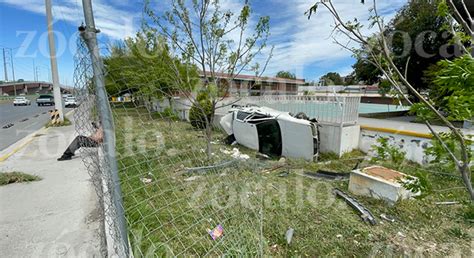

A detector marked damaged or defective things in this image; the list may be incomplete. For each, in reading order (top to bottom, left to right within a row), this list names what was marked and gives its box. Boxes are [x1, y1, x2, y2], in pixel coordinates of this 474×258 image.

overturned white car [220, 105, 320, 161]
damaged vehicle [220, 105, 320, 161]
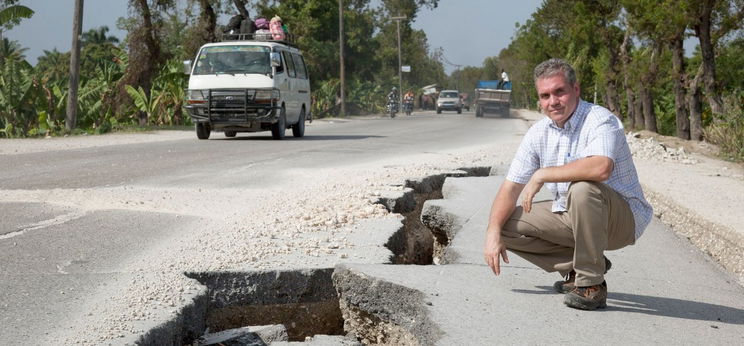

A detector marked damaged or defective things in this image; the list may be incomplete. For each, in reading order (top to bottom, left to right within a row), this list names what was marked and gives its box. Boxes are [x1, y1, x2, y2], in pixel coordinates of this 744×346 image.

pothole [137, 166, 492, 344]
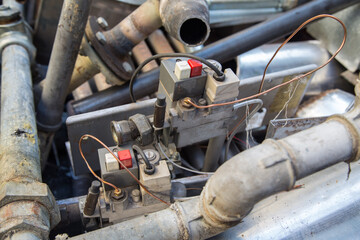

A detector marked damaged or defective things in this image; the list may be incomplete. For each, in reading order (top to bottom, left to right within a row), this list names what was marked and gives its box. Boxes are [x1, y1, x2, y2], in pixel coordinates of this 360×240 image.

rusty metal pipe [0, 45, 59, 240]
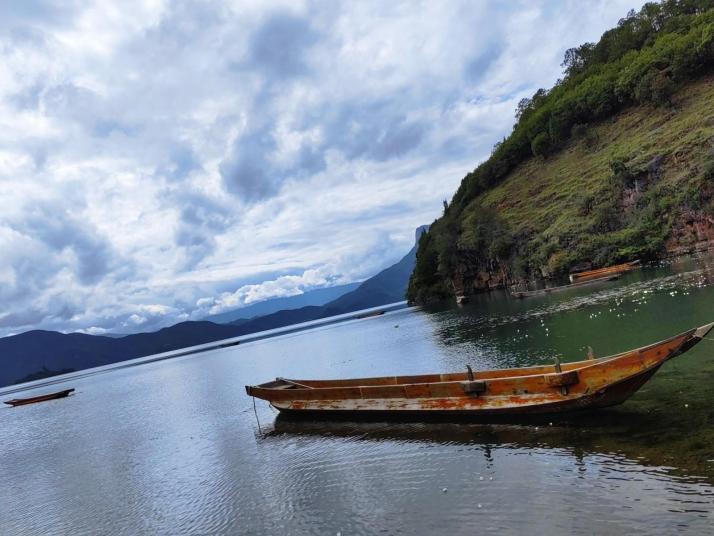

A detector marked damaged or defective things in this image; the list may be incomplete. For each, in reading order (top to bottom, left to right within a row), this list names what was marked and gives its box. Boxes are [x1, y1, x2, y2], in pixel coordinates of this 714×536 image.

rusty boat hull [568, 258, 640, 282]
rusty boat hull [246, 322, 712, 418]
rusty boat hull [3, 388, 74, 408]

Assignment | Here the requirement is to restate exactly the line holding "this 744×346 image." and every later line through the end of the material, omitting pictures.

Output of the exercise |
A detector marked damaged or defective things in this image; the list may be incomplete. For each, in reading order (top to bottom, left to right within a row), this list names what was marked and gives its box. Boxes are [x1, y1, x2, y2], in pixel coordinates of this 744×346 image.

pothole [137, 166, 492, 344]

A detector marked damaged or defective things in this image; the list may be incomplete. For each, in reading order (top to bottom, left to right within a row), this list names what was marked and gives its box. Boxes are [x1, y1, x2, y2], in pixel coordinates of this 360×240 image.

rusty metal pipe [0, 45, 59, 240]

A detector marked damaged or defective things in this image; the list may be incomplete. For each, in reading order (top to bottom, left to right within a row), this list names what was marked and gives its box. Boxes are [x1, y1, x2, y2], in pixel coordinates of this 714×536 image.

rusty boat hull [568, 258, 640, 282]
rusty boat hull [246, 322, 712, 418]
rusty boat hull [3, 388, 74, 408]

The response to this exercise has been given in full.